GABRIELA BILÓ/ESTADÃO
GABRIELA BILÓ/ESTADÃO

Líderes do governo admitem 'excessos' de Bolsonaro, mas amenizam reações a desfile bélico

Ricardo Barros (Progressistas-PR), foi o único das três lideranças governistas que esteve ao lado do presidente no alto da rampa do Palácio do Planalto, acompanhando o ato

Vinicius Valfré e Lauriberto Pompeu, O Estado de S.Paulo

10 de agosto de 2021 | 17h32

BRASÍLIA - Os líderes do governo no Senado, Fernando Bezerra Coelho (MDB-PE), e no Congresso, Eduardo Gomes (MDB-TO), tentaram amenizar as reações ao desfile de blindados que ocorreu nesta terça-feira, 10, na Esplanada dos Ministérios, em Brasília. Mesmo assim, os dois admitiram excessos nos discursos que o presidente Jair Bolsonaro tem feito nas últimas semanas.

Líder do governo no Congresso, Eduardo Gomes afirmou ao Estadão que a imprensa “exagerou” ao fazer a cobertura do desfile bélico e afastou qualquer interpretação que seja uma tentativa de golpe por parte de Bolsonaro ou uma provocação às instituições. "Significa o quê? Nada, absolutamente nada. Nenhum militar saiu do lugar. Ele está prestigiando uma movimentação do Exército, que ele tem apreço e está investindo", afirmou.

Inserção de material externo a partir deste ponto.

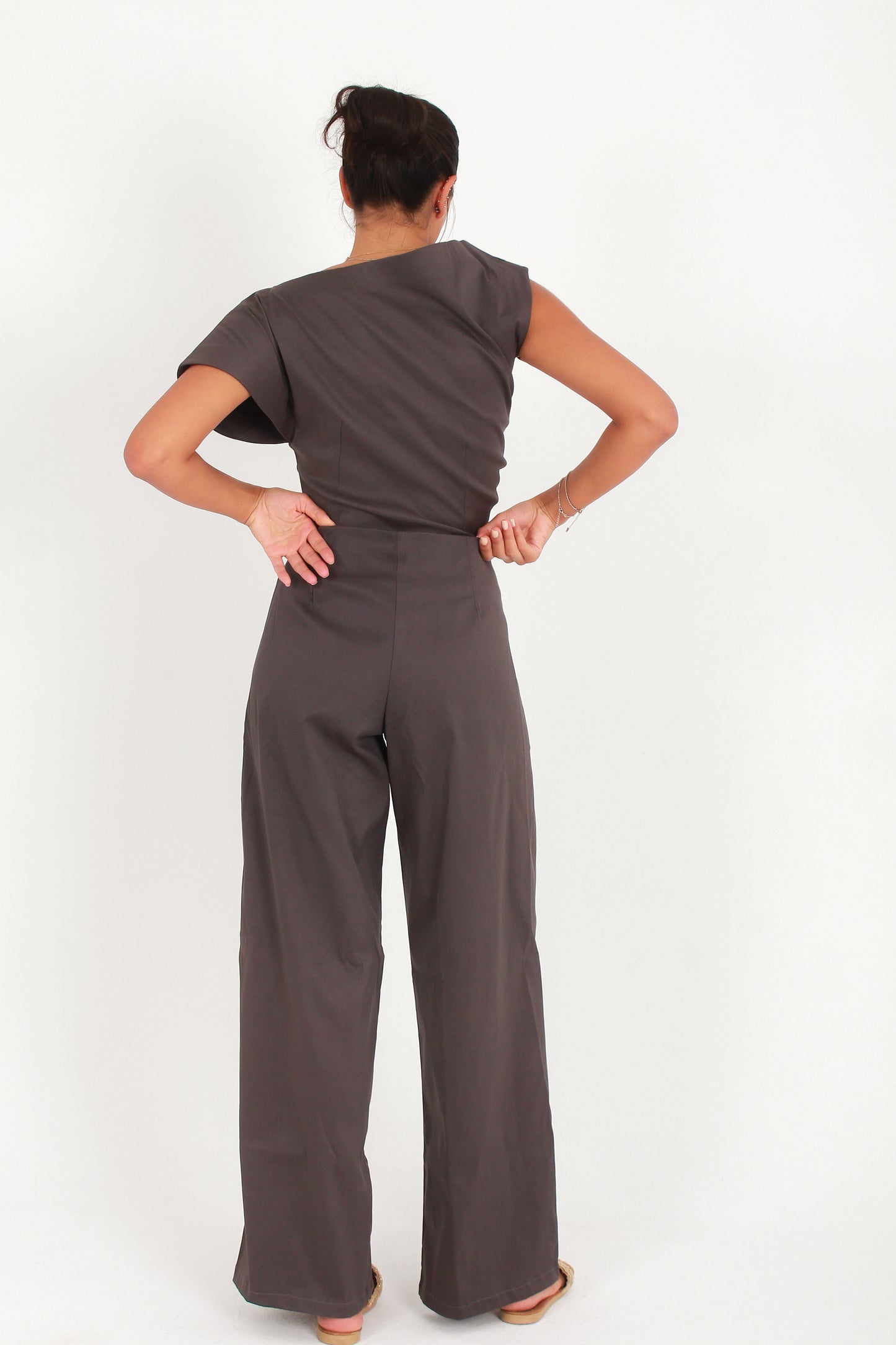 CHARCOAL FORMAL PANTS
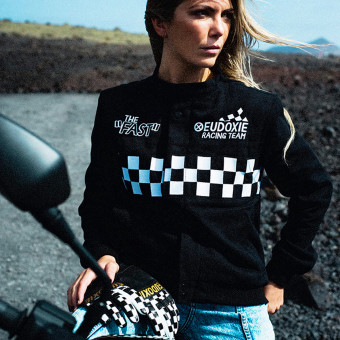 Blouson Moto EUDOXIE Nascar Cheakboard Blouson Moto EUDOXIE Nascar Cheakboard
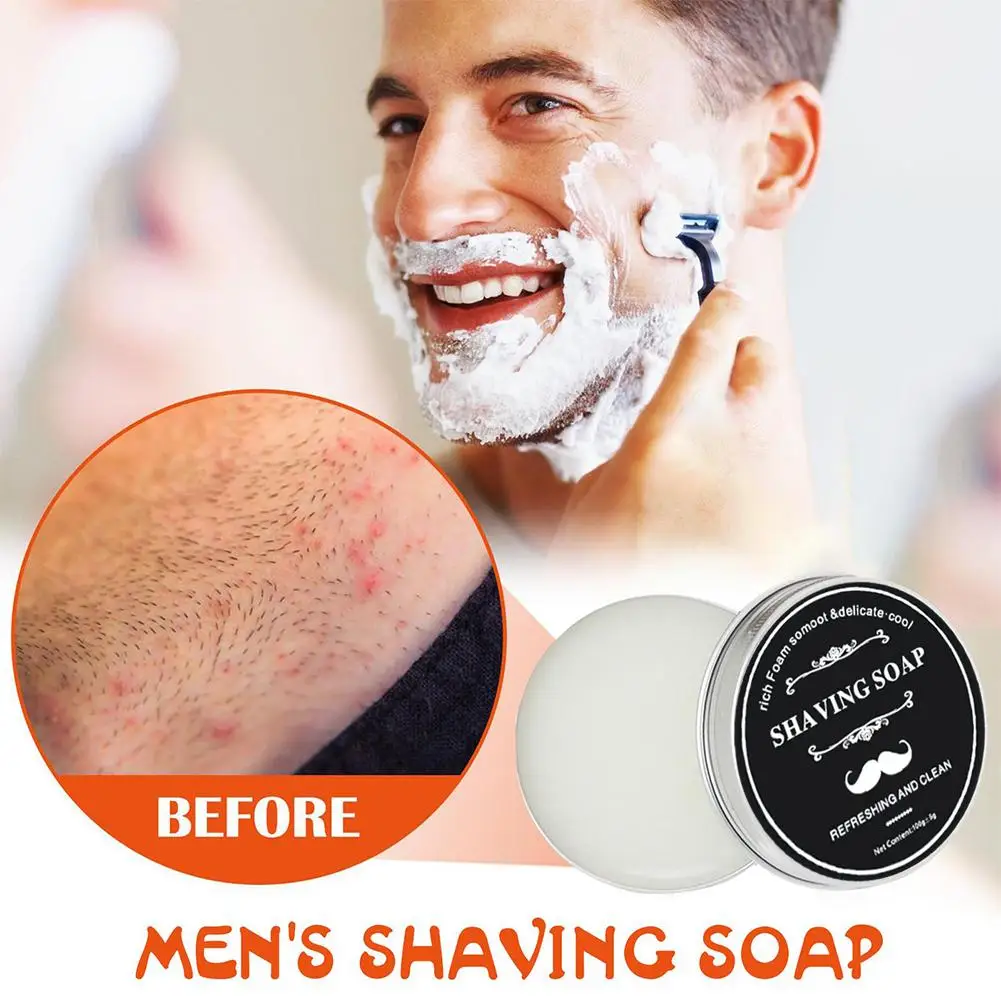 Multifunktionale Pflegende Rasieren Handgemachte Seife Pinsel männer Rasieren Seife Bio-schaum Rasieren Creme Für Männer Gesicht Freshnes K7K5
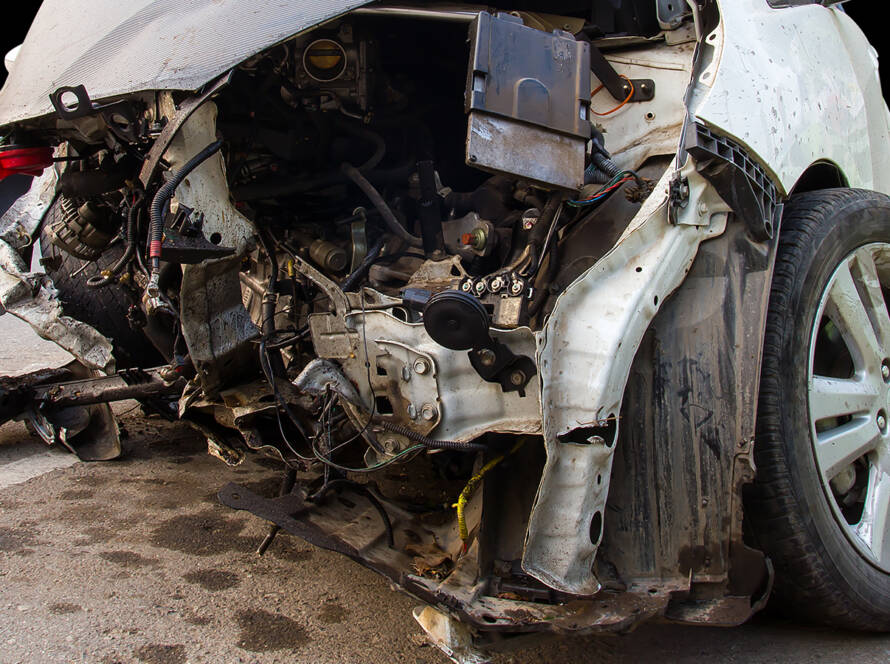 Jak se řeší totální škoda na vozidle?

Gomes reconheceu, no entanto, que há um clima de radicalismo e que Bolsonaro poderia agir em um tom mais conciliatório. "Está todo mundo muito doido. Estou falando não só da imprensa, dele (Bolsonaro) também", disse o senador. "Se ele der uma declaração dizendo 'Isso não tem nada a ver, decidi esse ano prestigiar (o ato militar) porque a gente tem um maior número de equipamentos, para valorizar o trabalho que está sendo feito', não ia parecer uma conversa dessas", disse.

O senador Fernando Bezerra, por sua vez, evitou adotar uma posição clara sobre o tema. Em sessão da Comissão Parlamentar de Inquérito (CPI) da Covid, nesta terça-feira, 10, Bezerra deu declarações que  sinalizam a não concordância com a escalada de radicalismos de Bolsonaro, apesar de ver exagero em algumas reações da oposição.

"É evidente que eu quero compartilhar as preocupações de todos que aqui reverberaram. Apenas, digamos assim, querendo retirar os excessos das falas que foram feitas", afirmou Bezerra sobre as críticas de senadores da CPI à passagem do comboio de blindados pelos arredores do Congresso justamente no dia da análise da proposta do voto impresso na Câmara. "O nosso papel, como membros do Congresso, é criar e apostar num ambiente de diálogo para que a gente possa pular essa situação de radicalização, de polarização excessiva, que não atende aos interesses nacionais."

O líder do governo pregou otimismo e avaliou que os momentos de radicalização serão superados. "Eu prefiro acreditar que nós vamos superar esses momentos de maior tensão, apostando e reforçando o nosso compromisso com o sistema democrático brasileiro".

Ricardo Barros (Progressistas-PR), líder do governo na Câmara, foi o único dos três líderes governistas que esteve ao lado de Bolsonaro no alto da rampa do Palácio do Planalto, acompanhando o ato. Nas redes sociais, o deputado registrou o momento em que os blindados passaram pela Esplanada.

O ato ocorreu no mesmo dia em que a Câmara analisa a proposta do voto impresso. Batizado de Operação Formosa, o deslocamento dos equipamentos militares acontece todo ano e tem um trajeto que vai do Rio à cidade goiana de Formosa.

Foi a primeira vez, no entanto, que os tanques passaram pela Esplanada dos Ministérios. Também foi a primeira vez que Bolsonaro recebeu em mãos, em cerimônia aberta, o convite para participar da demonstração militar em Formosa. O presidente sempre é convidado, mas de forma mais protocolar e discreta.

O texto do voto impresso tem sido objeto de uma crise institucional provocada por Bolsonaro, que ataca o Tribunal Superior Eleitoral (TSE) e o Supremo Tribunal Federal (STF). O presidente tem dito que não aceitará o resultado das eleições de 2022 sem mudanças na urna eletrônica. Ao que tudo indica, no entanto, a proposta deve ser derrotada nesta terça-feira, 10.